À causes de menaces persistantes, même dans ce pays, j’ai ensuite bénéficié d’une relocalisation temporaire en Tanzanie. Ce programme me permettait de travailler trois mois là-bas, ce que j’ai fait. On aimait notre vie dans ce pays, alors on a voulu rester. Mais la demande de renouvellement de visa n’avançait pas.

J’avais peur de devoir repartir au Burundi, ou pire, au Congo, alors j’ai demandé l’asile à l’ambassade de France en Tanzanie.

Claude est parti de Tanzanie vers les Comores pour ensuite rejoindre l'île française de Mayotte. Crédit : Google maps
Claude est parti de Tanzanie vers les Comores pour ensuite rejoindre l’île française de Mayotte. Crédit : Google maps

 

Aucune de mes demandes n’a abouti. En septembre, on m’a dit d’attendre, en octobre aussi.

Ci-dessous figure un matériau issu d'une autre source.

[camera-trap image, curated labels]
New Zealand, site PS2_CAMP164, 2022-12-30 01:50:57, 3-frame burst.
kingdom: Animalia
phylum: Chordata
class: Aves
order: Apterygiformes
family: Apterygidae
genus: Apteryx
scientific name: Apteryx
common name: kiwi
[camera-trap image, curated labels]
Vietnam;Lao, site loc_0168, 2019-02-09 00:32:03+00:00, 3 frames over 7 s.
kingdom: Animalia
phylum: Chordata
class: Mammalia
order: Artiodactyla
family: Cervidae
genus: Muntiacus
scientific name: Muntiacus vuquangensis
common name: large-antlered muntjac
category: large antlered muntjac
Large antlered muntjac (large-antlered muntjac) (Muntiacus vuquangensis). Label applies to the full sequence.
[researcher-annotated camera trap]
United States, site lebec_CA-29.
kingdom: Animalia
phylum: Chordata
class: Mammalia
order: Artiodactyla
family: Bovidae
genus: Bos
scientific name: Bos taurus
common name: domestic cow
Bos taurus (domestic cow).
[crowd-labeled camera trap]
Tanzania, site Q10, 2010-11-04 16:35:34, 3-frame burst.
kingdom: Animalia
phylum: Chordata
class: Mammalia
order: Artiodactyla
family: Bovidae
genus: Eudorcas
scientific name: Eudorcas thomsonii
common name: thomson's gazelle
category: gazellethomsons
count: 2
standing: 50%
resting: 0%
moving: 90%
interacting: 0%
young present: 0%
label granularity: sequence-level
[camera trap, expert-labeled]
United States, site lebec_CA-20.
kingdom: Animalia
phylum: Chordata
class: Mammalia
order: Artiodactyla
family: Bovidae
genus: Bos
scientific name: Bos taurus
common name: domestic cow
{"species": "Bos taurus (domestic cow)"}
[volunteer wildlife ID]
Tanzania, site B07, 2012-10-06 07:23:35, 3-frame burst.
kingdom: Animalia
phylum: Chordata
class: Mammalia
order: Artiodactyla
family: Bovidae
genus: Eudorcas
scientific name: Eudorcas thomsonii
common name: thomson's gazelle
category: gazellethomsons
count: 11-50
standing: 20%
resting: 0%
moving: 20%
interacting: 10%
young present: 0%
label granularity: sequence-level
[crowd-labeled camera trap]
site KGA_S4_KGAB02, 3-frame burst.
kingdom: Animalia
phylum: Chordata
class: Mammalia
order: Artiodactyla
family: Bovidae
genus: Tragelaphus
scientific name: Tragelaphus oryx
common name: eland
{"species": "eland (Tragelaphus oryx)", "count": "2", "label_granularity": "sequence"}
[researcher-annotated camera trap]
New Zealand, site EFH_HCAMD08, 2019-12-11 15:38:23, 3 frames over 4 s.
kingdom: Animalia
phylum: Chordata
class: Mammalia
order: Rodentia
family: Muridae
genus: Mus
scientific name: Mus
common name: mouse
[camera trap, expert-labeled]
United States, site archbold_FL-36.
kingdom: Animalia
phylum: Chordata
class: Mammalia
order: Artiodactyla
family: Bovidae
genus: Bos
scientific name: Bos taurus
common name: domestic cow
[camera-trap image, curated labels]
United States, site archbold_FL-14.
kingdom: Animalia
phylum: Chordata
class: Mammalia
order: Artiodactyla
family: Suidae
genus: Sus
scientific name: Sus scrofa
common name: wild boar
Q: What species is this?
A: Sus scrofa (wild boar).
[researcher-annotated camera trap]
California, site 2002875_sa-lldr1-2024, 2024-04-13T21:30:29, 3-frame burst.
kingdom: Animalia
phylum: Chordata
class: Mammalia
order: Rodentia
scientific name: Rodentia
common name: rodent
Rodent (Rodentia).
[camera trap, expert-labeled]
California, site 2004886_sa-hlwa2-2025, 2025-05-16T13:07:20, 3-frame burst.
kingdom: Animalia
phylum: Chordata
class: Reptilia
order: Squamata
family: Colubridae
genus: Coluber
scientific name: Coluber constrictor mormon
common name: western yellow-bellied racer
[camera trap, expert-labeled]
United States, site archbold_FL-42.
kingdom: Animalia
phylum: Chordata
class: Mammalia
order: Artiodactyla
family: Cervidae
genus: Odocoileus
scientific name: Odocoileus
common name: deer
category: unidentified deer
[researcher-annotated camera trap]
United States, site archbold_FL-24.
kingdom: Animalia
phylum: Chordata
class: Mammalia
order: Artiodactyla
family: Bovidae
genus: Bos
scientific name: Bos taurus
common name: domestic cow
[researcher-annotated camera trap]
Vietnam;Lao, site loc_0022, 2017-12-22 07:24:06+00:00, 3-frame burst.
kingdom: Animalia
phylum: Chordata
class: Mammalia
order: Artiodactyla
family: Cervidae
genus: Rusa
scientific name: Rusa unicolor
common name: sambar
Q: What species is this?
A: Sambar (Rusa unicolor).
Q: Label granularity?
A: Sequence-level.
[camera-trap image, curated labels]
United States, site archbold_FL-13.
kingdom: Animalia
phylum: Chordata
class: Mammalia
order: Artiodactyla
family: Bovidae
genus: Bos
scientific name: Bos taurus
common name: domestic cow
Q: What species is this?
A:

Mais il ne s’est rien passé. Un jour, un Tanzanien est venu me voir. Il m’a dit que ‘dans les îles’, je pourrais avoir une protection, il me l’a assuré. Il m’a certifié qu’il connaissait des personnes à qui c’était arrivé. Je l’ai cru, et surtout, je n’avais pas d’autre solution. Je devais mettre ma famille à l’abri.

Un matin, avec ma femme et mes enfants, on a pris la mer dans un gros bateau. On avait de quoi manger, mais c’était long et pénible. Ça a duré plusieurs jours. Puis on a fait une escale et on a pris un kwassa kwassa aux Comores avec d’autres personnes.

De nombreux migrants originaires de l’Afrique des Grands Lacs empruntent cette route migratoire depuis Dar Es Salam, en Tanzanie, jusqu’à Mayotte par les Comores.

Entre le 1er janvier et le 1er décembre 2023, près de 1 500 exilés originaires de cette région ont déposé une demande d’asile dans ce département français d’Outre-mer. Soit un tiers de plus qu’en 2022, d’après les chiffres de l’Office français de protection des réfugiés et des apatrides (Ofpra).

En arrivant à Mayotte, j’ai demandé l’asile et j’ai eu un entretien.

Maintenant, j’attends. Je m’inquiète beaucoup pour mon statut, ça me stresse bien plus que nos conditions de vie dans le camp. Comment on va vivre si je n’obtiens pas de réponse ? Qu’est-ce que je dois faire ? Je n’aime pas qu’on me donne à manger. Je veux travailler, avoir une vie normale.

Si tout ça était à refaire, je ne le referais pas. Au Congo, j’avais ma place dans la société. Ici, je suis quoi ? Quand la paix reviendra chez moi, je rentrerai ».